Start of Text for analysis

# AFC AFTCH Rosehill's Mr Speaker MH OS CCA 2/24/1994 - 11/19/2009



## AmbikaGR (Dec 31, 2007)

This was just posted on one of the e-boards.

Speaker passed this morning. A truly remarkable boy who passed on so much to his very talented kids all across the country. A true and wonderful example of what a Golden should be whether in the field or nudging your hand to be stroked. 
I am sure soon there will be a VERY bright new star in the sky. I am sure Lorie is going to miss him tremendously. Rest well and play hard Speaker till your family meets up with you again at the bridge.

THE STAR


----------



## timberwolf (Apr 1, 2009)

I am so sorry to hear of Speaker's passing.
He sounds like an amazing soul.
How blessed we are to have the honor of sharing their lives.

Play hard at the bridge sweet Speaker.


----------



## hawtee (Nov 1, 2006)

Mr. Speaker was one of a kind and has produced so many wonderful goldens. I know Lorie is very heartbroken.
Play well, run fast and sleep easy Speak's..


----------



## Tahnee GR (Aug 26, 2006)

An amazing dog, who lived a good, full life and was well-loved.

Rest in peace.


----------



## esSJay (Apr 13, 2009)

Sorry to hear of Speaker's passing. In his K9data pic he looks like he has been well loved for the duration of his life! May his soul live on through all of his kids!

End of Text for analysis

Resume the forum thread mourning the Golden Retriever Speaker, writing on from its final post.

Start of Material provided

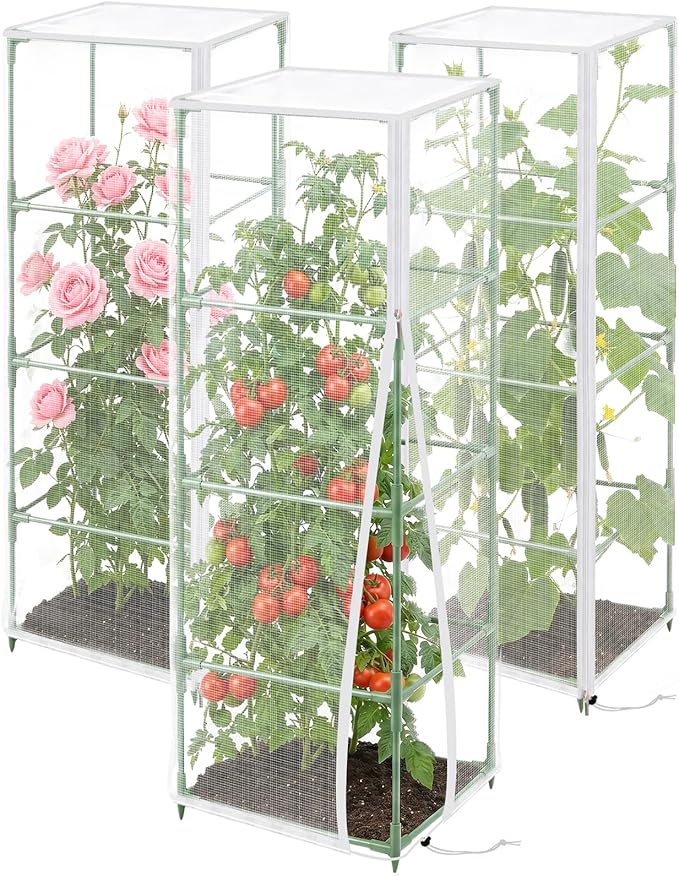 3 Pcs Tomato Netting for Garden Protection, 57" X 17.7" X 17.7" Square Tomato Cage Insect Barrier Plant Netting Mesh Cover with Zipper & Drawstring, for Vertical Climbing Plants Vegetables Fruits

End of Material provided

(Answer for the task):
----------



## AquaClaraCanines (Mar 5, 2006)

Oh I'm truly sad! I LOVED him!


----------



## Bogey's Mom (Dec 23, 2008)

http://www.youtube.com/watch?v=rz-G3o6dzBo

If you have a full box of Kleenex, watch this beautiful tribute to Speaker. I absolutely bawled.


----------



## sharlin (Feb 26, 2007)

Play Hard Sweet Boy ~ Godspeed & Love

I do not know Speaker's humans in case someone would like to tell them his Bridge pic is here.


----------



## arcane (Sep 18, 2007)

Oh Steve I have to say that is one of the best ones!!!! Lorie would love it! *sniff sniff*


----------



## Penny & Maggie's Mom (Oct 4, 2007)

That picture is so moving. I thought when I watched the video how loving and personal that picture is. I love to stare into their eyes.... it's like our souls are communicating.


----------



## goldengirls550 (Jun 12, 2008)

Speaker sounded like truly a wonderful Golden. He has sired some fabulous Goldens. This is truly a loss to the Golden community.


----------



## goldensmum (Oct 23, 2007)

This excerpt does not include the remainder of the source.